All’immediata vigilia ormai della pubblicazione del mio libro, conviene porre termine al «concorso» scherzoso che era stato indetto a proposito della partenità di due citazioni.
La prima – come diversi amici hanno indovinato – è ripresa da Gandhi, il quale è ben lungi dall’essere il santone votato ad una non-violenza incondizionata, rappresentato dall’agiografia oggi imperante. I lettori del libro vedranno che in certe occasioni Gandhi ha proceduto a una celebrazione della guerra e della vita militare in termini ancora più enfatici.

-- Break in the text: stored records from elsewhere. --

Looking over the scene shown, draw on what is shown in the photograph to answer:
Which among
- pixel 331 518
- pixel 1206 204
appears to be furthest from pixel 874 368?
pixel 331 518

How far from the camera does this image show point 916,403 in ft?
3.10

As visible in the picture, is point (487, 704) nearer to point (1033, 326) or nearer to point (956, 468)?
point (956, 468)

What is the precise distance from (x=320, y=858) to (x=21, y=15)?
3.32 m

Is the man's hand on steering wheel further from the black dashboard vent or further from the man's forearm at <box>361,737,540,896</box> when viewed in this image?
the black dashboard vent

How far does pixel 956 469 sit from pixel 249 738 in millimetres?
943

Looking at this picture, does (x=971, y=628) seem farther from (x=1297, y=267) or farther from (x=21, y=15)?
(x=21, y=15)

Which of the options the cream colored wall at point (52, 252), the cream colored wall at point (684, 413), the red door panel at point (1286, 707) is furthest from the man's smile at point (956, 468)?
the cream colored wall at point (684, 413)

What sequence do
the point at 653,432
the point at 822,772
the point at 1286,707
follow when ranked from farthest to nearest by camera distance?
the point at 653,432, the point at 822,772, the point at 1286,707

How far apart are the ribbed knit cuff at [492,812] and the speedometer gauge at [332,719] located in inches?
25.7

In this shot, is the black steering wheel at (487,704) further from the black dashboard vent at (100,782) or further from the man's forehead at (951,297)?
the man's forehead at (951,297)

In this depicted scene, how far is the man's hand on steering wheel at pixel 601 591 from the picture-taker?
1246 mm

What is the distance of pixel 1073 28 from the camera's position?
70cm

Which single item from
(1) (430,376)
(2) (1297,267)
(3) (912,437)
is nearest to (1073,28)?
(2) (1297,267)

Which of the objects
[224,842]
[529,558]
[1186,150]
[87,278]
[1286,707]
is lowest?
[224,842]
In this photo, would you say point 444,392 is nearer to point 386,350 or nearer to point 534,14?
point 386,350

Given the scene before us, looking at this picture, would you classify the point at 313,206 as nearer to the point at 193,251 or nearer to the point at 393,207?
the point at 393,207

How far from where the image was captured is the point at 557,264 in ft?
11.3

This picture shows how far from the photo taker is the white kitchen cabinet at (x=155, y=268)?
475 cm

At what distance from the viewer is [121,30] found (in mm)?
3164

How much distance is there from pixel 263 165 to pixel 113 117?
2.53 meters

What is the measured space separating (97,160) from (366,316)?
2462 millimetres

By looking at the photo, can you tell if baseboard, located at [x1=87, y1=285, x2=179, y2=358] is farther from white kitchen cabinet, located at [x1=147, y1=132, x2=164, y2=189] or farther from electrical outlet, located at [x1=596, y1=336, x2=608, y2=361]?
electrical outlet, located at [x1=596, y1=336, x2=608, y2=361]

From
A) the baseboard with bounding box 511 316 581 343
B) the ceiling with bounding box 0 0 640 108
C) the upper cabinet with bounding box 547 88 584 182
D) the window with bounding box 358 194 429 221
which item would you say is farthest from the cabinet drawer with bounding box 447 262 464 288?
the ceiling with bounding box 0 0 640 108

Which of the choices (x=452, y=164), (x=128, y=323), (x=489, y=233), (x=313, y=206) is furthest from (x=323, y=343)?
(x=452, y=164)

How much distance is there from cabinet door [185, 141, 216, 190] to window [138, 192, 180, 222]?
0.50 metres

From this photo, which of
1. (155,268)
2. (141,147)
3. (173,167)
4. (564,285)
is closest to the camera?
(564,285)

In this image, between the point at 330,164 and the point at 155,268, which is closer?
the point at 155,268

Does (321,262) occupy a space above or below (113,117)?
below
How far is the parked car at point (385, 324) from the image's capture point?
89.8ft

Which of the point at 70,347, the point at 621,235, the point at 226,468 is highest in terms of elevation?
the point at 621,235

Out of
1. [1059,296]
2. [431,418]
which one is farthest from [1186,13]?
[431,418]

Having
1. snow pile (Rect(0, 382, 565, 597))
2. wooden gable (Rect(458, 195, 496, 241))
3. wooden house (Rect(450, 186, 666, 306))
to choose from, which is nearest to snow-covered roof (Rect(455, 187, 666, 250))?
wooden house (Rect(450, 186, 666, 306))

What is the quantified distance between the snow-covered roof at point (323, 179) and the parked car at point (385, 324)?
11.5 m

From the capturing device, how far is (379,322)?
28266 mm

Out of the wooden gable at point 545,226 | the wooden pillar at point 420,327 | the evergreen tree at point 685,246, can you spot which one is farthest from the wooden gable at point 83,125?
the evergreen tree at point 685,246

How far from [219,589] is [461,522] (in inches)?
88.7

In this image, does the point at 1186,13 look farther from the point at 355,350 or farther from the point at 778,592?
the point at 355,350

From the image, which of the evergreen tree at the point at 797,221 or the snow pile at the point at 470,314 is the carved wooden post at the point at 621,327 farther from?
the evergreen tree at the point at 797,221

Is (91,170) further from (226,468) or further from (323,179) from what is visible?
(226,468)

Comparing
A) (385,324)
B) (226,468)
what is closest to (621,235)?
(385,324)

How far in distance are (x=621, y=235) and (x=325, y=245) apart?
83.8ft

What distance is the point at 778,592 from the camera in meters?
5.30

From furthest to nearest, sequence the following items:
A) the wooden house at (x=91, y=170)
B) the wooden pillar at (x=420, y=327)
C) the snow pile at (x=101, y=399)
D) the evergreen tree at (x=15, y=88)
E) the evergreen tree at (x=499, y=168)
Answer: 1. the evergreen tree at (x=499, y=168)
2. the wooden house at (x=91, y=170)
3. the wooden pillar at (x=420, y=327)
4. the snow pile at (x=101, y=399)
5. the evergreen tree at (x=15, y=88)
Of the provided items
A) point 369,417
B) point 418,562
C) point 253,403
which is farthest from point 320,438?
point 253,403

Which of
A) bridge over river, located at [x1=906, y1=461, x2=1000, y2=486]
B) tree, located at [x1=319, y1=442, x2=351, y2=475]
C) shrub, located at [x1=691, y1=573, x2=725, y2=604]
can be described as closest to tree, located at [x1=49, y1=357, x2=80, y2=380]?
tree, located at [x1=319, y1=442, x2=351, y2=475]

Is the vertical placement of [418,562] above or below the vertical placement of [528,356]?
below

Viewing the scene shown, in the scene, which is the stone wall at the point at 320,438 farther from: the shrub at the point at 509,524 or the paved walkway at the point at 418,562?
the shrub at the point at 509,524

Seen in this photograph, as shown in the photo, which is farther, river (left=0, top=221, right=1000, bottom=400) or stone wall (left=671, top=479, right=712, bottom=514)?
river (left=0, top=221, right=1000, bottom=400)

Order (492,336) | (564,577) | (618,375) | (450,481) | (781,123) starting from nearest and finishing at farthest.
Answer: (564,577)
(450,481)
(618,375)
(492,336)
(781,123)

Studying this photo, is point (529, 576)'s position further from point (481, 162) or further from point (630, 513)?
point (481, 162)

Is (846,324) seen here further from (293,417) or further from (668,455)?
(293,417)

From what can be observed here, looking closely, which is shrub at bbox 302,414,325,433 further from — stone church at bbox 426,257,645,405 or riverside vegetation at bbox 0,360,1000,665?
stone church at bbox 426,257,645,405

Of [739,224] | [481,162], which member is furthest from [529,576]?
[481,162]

La seconda citazione – ammetto che era molto difficile indovinarlo – è ripresa da Karl Liebknecht, il campione della causa dell’antimilitarismo (e del socialismo) tra Otto e Novecento. Sottoposto a processo per alto tradimento e accusato di istigare la sedizione e la ribellione violenta nell’esercito tedesco, Liebknecht aveva controbattuto:
Io dovrei stimolare la violenza? Io che con tutte le mie forze mi impegno a sviluppare al massimo l’agitazione pianificata contro la guerra e ogni violenza? […] La violenza viene difesa mediante questa accusa contro i tentativi di eliminazione della violenza. Così stanno in realtà le cose.
Io voglio la pace, il pubblico ministero vuole invece la violenza.
Scoppiata la prima guerra mondiale e chiamato al fronte, Liebknecht si atteggia nel modo che abbiamo già visto. Piuttosto che inchinarsi al «fato» della guerra (l’espressione è del riformista Filippo Turati), Liebknecht finisce col salutare con entusiasmo la rivoluzione d’ottobre e col fondare il Partito comunista tedesco, chiamato a emulare in Germania l’impresa dei bolscevichi russi: sarà poi assassinato assieme a Rosa Luxemburg.
Oggi che si infittiscono le guerre e le minacce di guerra messe in atto dall’imperialismo, il mio libro («La non-violenza. Una storia fuori dal mito») vuol anche essere una rivendicazione dell’attualità del movimento antimilitarista.